(Records from a data source)
══════════

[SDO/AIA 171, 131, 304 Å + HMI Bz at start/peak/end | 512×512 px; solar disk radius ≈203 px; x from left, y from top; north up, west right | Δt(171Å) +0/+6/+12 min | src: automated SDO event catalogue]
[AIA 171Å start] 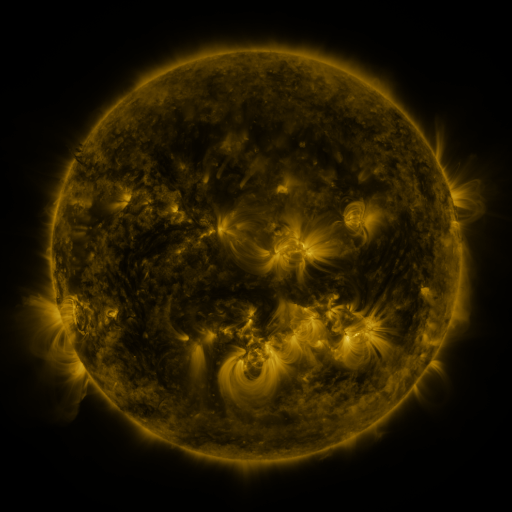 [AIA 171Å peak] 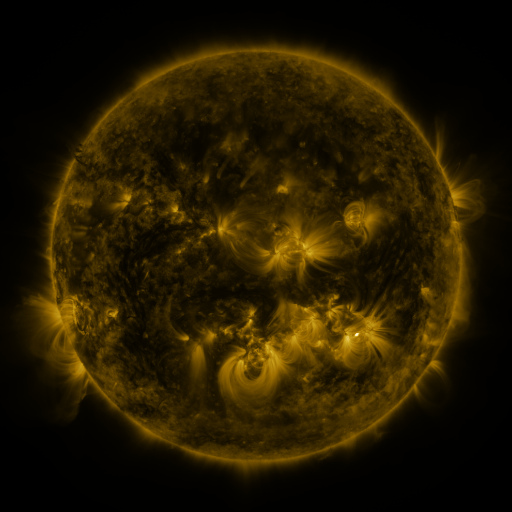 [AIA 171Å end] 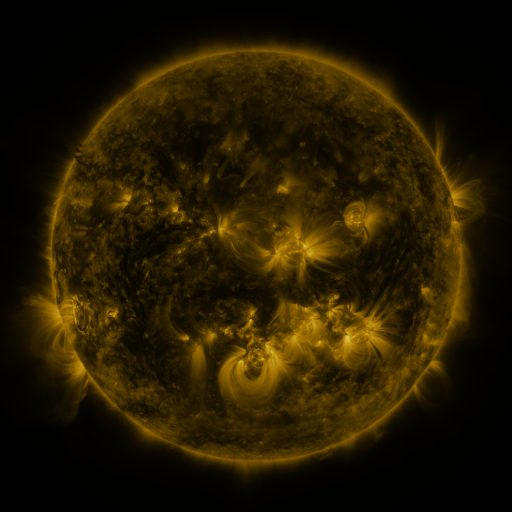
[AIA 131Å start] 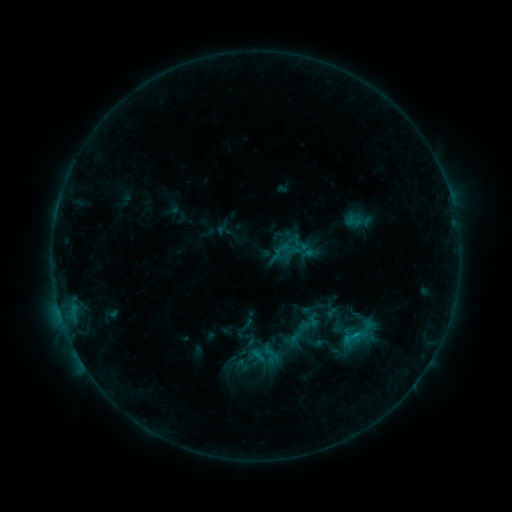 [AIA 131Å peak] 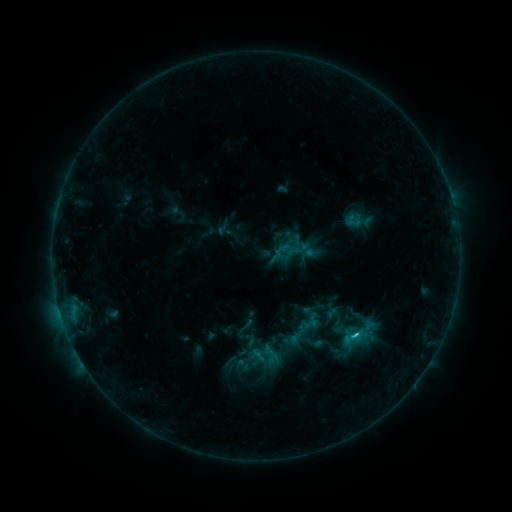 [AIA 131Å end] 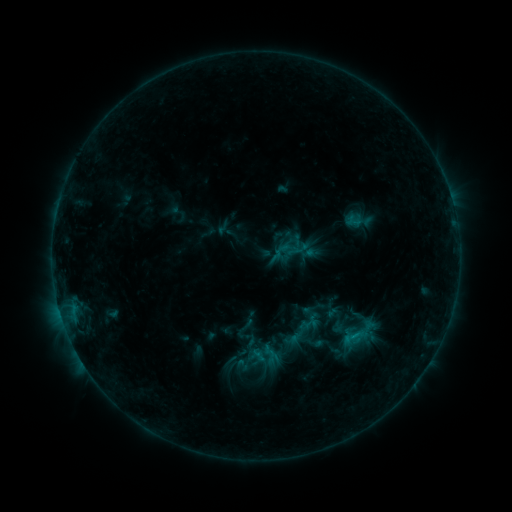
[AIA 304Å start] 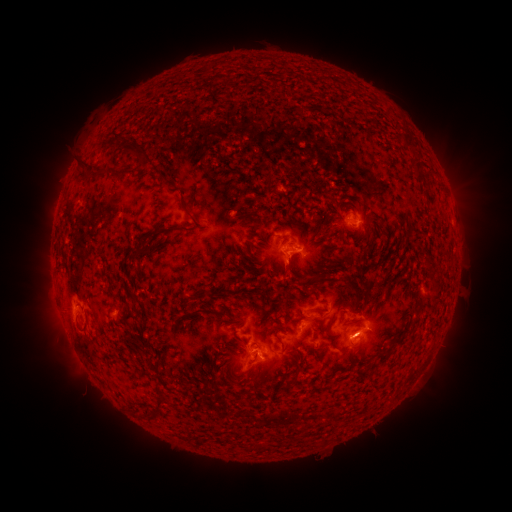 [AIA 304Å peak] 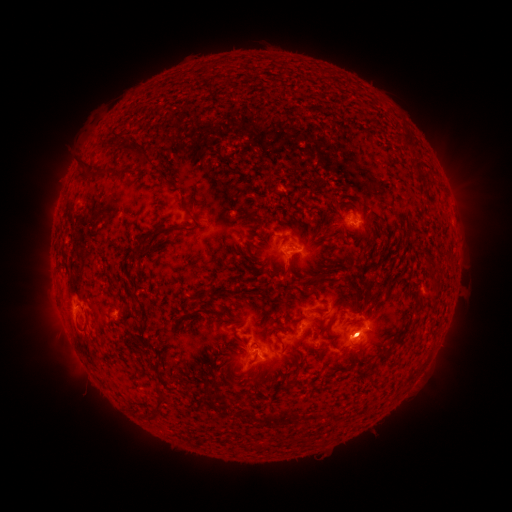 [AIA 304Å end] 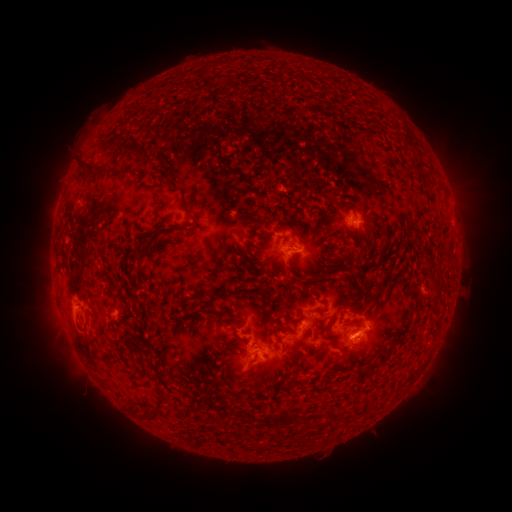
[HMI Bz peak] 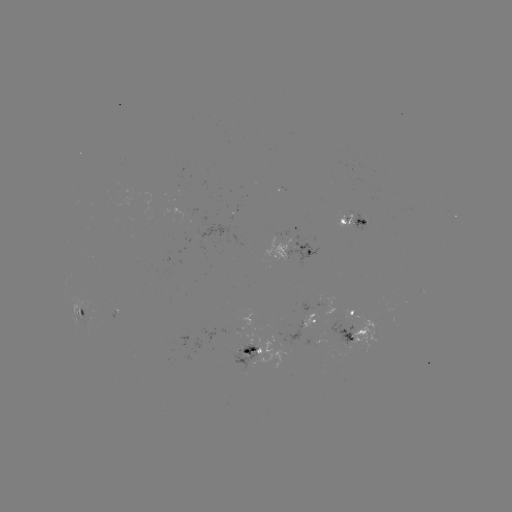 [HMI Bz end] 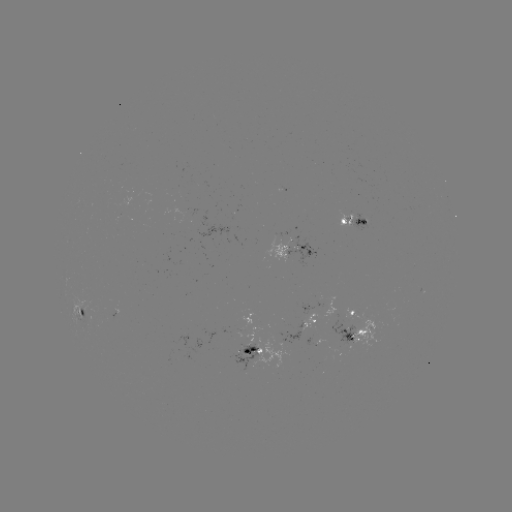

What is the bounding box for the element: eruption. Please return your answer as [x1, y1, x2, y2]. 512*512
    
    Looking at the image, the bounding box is [27, 280, 92, 372].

══════════

EXERCISE: Which lines of the records above contain the string "bounding"? List each of them, matching case exactly.

COMPLETED EXERCISE:
What is the bounding box for the element: eruption. Please return your answer as [x1, y1, x2, y2]. 512*512
    Looking at the image, the bounding box is [27, 280, 92, 372].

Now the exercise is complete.